1 1/4 cups boiling water

2 C flour

2 t baking powder

1 t mixed spice

2 mashed bananas

Preheat oven to 180 degrees C

In a bowl place dates, sugar, golden syrup, butter and baking soda.  Cover with the boiling water and leave mixture to cool. 

Sift flour, baking powder and mixed spice into this mixture and mix well.  Then fold in the mashed banana.

Lightly grease a loaf tin and evenly spoon in the mixture.

Bake at 180 for approximately 35-40 minutes until cooked.

I love making loaves, firstly because of the ease of making – no creaming butter and sugar and so on. I also love the lightness on the fats – only 4t of butter in this whole thing. Fabulous. There is also not a lot of sugar for the size loaf it makes.  When we were growing up, if Mum made a loaf, we always knew it wasn’t *for us*.  They either went in the freezer, or were for a shared dinner or outing.  I, on the other hand, tend to make loaves relatively frequently. DH is *supposed* to be cutting down his cholesterol and these are better for him than biscuits.  And the recipes are easy enough to double, so I often make an extra for the freezer. This loaf freezes well and keeps okay too. 

The other recipe I was asked for was the lemon cordial.  I actually sourced this one online here.

CLASSIC LEMON CORDIAL

3 large lemons

2 cups sugar

3 cups boiling water

2 t tartaric acid

2 t citric acid 

2 t Epsom salts

Grate the lemons and put the zest in a large bowl.
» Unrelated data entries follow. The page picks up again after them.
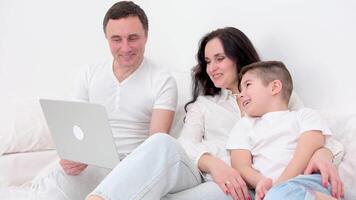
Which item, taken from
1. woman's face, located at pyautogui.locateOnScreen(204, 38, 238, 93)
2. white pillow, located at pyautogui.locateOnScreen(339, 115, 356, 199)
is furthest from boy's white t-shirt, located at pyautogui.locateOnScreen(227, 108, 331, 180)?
woman's face, located at pyautogui.locateOnScreen(204, 38, 238, 93)

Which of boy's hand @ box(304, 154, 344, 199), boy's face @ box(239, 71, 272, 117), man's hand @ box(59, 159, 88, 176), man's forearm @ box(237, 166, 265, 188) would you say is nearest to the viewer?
boy's hand @ box(304, 154, 344, 199)

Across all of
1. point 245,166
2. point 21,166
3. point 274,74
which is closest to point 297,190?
point 245,166

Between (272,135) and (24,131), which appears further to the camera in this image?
(24,131)

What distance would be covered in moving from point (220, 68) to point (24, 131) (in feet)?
2.83

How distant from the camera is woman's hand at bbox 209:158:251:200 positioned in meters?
1.20

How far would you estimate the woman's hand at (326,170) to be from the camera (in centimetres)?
112

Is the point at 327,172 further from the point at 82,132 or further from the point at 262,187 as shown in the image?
the point at 82,132

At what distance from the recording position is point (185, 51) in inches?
94.3

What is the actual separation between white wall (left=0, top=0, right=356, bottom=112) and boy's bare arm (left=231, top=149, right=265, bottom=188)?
1.48 feet

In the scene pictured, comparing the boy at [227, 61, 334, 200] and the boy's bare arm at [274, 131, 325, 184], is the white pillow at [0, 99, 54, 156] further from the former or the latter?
the boy's bare arm at [274, 131, 325, 184]

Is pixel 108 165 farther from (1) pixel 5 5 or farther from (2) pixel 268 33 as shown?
(1) pixel 5 5

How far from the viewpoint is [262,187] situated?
3.72ft

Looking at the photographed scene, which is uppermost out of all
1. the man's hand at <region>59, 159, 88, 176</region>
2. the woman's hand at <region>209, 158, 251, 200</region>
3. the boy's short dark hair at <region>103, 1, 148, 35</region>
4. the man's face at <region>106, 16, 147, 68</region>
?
the boy's short dark hair at <region>103, 1, 148, 35</region>

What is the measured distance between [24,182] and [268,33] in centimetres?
118
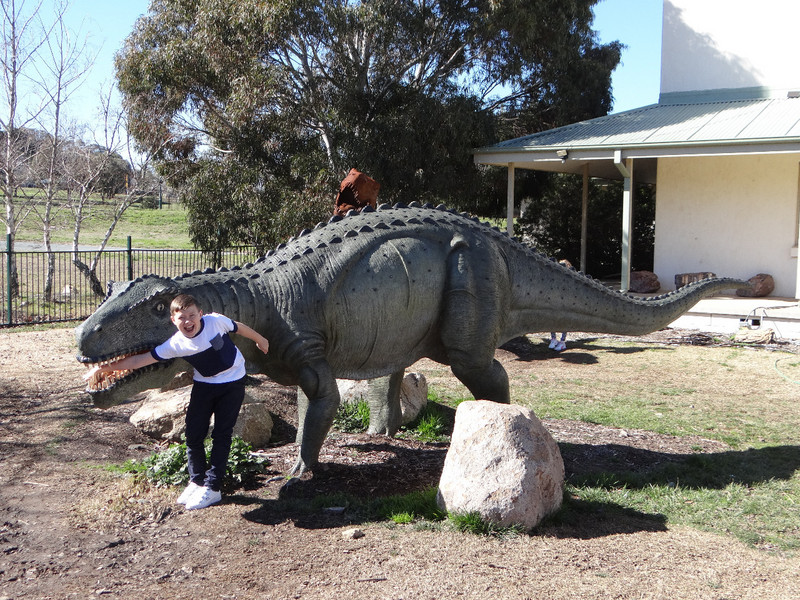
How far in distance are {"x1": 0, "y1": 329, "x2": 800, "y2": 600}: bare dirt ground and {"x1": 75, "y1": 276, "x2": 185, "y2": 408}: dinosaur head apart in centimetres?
84

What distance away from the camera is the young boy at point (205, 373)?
411 centimetres

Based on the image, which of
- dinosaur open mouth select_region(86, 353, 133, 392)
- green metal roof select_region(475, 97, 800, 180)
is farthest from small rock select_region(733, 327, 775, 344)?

Squeeze and strain the lemon juice, then add to the bowl, along with the sugar and boiling water. Add the tartaric acid, citric acid and Epsom salts. Stir until the sugar dissolves. Store in bottles in a cool place. Dilute with water to drink.

I did a bit of reading about the epsoms salts – after I’d bought and used them. Apparently this ingredient can happily be left out without altering the taste. So, while I’ll continue to use it as I bought enough to make cordial with almost every lemon I’ll see this year, you could skip that step. 

I also was thinking about long-term preserving of this cordial.  Obviously this syrup isn’t suitable to preserve – it really needs to be boiled first and put into sterilised bottles for long-term preservation. I’m going to experiment with some and see how it keeps, as it is proving really popular in our household.